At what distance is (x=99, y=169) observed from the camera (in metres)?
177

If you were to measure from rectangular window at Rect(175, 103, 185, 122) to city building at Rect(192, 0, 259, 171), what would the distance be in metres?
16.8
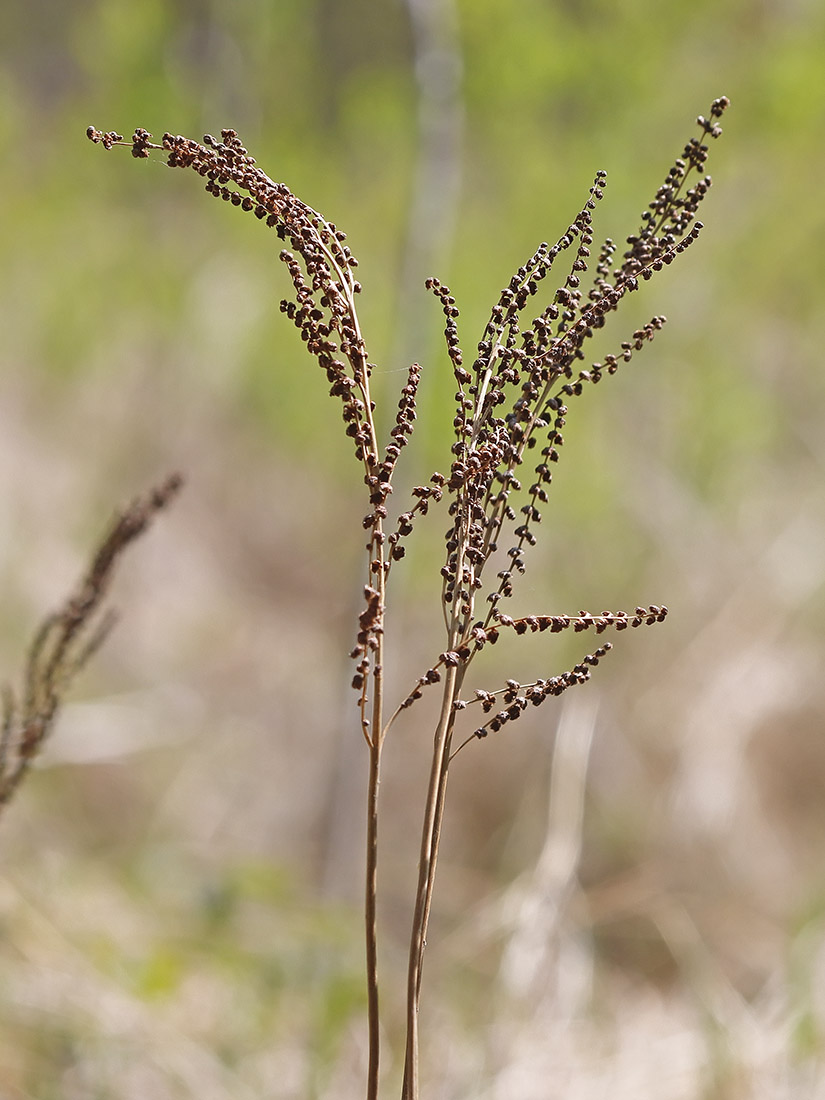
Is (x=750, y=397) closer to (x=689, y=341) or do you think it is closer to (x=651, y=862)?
(x=689, y=341)

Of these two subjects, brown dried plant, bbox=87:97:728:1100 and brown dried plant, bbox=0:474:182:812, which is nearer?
brown dried plant, bbox=87:97:728:1100

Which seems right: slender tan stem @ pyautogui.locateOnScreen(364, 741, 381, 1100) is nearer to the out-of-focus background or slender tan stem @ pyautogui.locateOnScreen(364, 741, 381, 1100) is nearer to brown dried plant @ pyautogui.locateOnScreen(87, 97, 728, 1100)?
brown dried plant @ pyautogui.locateOnScreen(87, 97, 728, 1100)

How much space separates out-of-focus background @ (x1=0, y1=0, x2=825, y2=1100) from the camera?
8.42 feet

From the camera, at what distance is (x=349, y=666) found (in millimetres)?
5004

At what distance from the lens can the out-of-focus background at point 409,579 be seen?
2.57 meters

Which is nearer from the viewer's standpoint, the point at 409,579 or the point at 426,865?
the point at 426,865

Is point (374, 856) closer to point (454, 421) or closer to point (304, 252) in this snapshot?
point (454, 421)

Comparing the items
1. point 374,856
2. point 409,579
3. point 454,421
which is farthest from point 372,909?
point 409,579

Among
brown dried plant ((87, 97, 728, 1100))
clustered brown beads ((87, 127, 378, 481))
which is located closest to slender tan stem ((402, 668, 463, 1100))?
brown dried plant ((87, 97, 728, 1100))

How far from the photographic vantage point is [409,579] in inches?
256

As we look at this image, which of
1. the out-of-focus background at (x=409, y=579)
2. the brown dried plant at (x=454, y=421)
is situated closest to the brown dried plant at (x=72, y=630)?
the brown dried plant at (x=454, y=421)

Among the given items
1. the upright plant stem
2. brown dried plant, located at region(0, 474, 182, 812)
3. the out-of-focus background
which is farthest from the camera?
the out-of-focus background

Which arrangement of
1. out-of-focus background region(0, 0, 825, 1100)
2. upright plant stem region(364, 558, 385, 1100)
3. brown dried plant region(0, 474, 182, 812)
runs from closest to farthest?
upright plant stem region(364, 558, 385, 1100)
brown dried plant region(0, 474, 182, 812)
out-of-focus background region(0, 0, 825, 1100)

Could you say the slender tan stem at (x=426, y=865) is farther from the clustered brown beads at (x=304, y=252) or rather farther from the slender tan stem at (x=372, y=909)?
the clustered brown beads at (x=304, y=252)
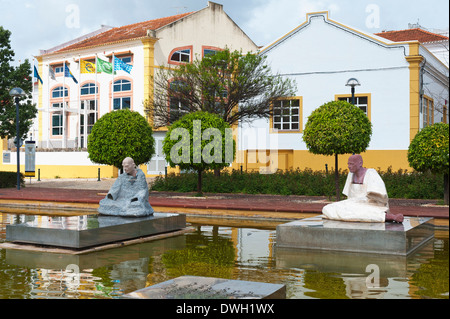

Given request: Put the part of the listing that opens with the line containing "How far from" and runs through its end into a two-column CSV with columns input and output. Give one row for each text and its answer, each in a quoted field with line breaks turned into spaces, and leave the pictures out.

Written solution:
input,output
"How far from the photographic vantage point is [409,579] in inches?","256"
"As we look at this image, which of 1. the out-of-focus background at (x=409, y=579) 2. the brown dried plant at (x=454, y=421) is situated closest to the brown dried plant at (x=72, y=630)?","the brown dried plant at (x=454, y=421)"
"Among the given items 1. the upright plant stem 2. brown dried plant, located at region(0, 474, 182, 812) 3. the out-of-focus background which is farthest from the camera?","the out-of-focus background"
"Which arrangement of 1. out-of-focus background region(0, 0, 825, 1100) 2. upright plant stem region(364, 558, 385, 1100) 3. brown dried plant region(0, 474, 182, 812) runs from closest to farthest?","upright plant stem region(364, 558, 385, 1100) brown dried plant region(0, 474, 182, 812) out-of-focus background region(0, 0, 825, 1100)"
"Could you say the slender tan stem at (x=426, y=865) is farther from the clustered brown beads at (x=304, y=252) or rather farther from the slender tan stem at (x=372, y=909)?","the clustered brown beads at (x=304, y=252)"